I am pleased to announce that as of this past Friday, there are now two patients who have started one-year, individual trials of Therapeutic Plasma Exchange (TPE) using the protocol that my research group developed as a starting point for clinicians planning individual trials of TPE. Note that this is not a formal study but is designed so that we may be able to pool the patient data as part of a case series after the initial one-year trial period. You can view these Guidelines here in both US and A4 formats:
For HIPAA privacy reasons, I can’t tell you much about the patients. What I can tell you is that both patients are relatively early stage, one is in Europe and the other is in the US, and both have rare scleroderma-specific antibodies. One has U3-RNP antibodies, the rare, third antibody associated with diffuse systemic scleroderma. Most patients with diffuse systemic scleroderma have either Scl-70 or RNA Polymerase III antibodies. There is one published case report where TPE was used to treat a patient with U3-RNP antibodies. The other patient has Th/To antibodies, the rare, second antibody associated with limited diffuse scleroderma. Most patients with limited systemic scleroderma have centromere antibodies. There are no published reports of anyone trying TPE to treat a scleroderma patient with this antibody.

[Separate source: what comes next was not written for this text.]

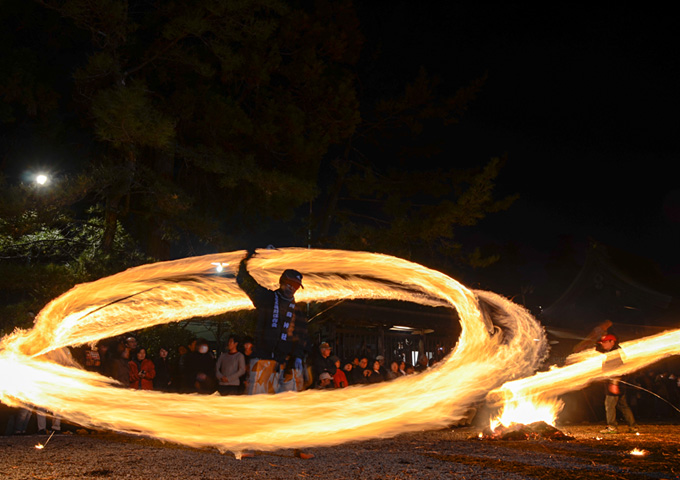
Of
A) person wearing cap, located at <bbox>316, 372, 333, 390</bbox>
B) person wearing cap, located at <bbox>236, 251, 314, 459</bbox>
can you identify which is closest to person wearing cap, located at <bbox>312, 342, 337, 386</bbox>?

Since our comprehensive review of the use of TPE as a treatment for systemic scleroderma has not yet been published (in press), you may wonder how these two patients were able to arrange to start these clearly experimental trials. It starts with very educated and assertive patients. Both patients read everything on this website about TPE and the research behind this treatment approach. They then contacted me with questions about the procedure. Once they reached the decision that this was something they were interested in considering, the next “challenge” was getting their clinicians to also become educated on TPE and ultimately convinced that this made sense to consider for them. In the case of the European patient, that was relatively easy since TPE is much more commonly used there than in the US. As a result, the clinician didn’t have the typical (mostly incorrect) concerns about issues such as safety. In the case of the US patient, the clinician was very open to learning about TPE and the research behind it and was ultimately willing to move forward to see if this could be done. In each of these two cases, a member of the Scleroderma Education Project Medical Advisory Board and I participated in video conference calls with both the patient and clinician to answer any remaining questions/concerns.

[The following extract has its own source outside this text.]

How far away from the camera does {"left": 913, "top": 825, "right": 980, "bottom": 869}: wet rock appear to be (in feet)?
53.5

The final challenge was cost. Here we lucked out a bit. The patient in Europe is going to self-pay for the first year (TPE is much cheaper in Europe than it is here) and if successful, work towards getting insurance coverage to continue long-term TPE. In the case of the US patient, his/her company is self-insured and willing to support this one-year trial.
I am talking with both patients about their giving periodic, anonymous updates over the next year about their experiences with TPE (good or bad) through this website. I will let you know if I am able to work this out.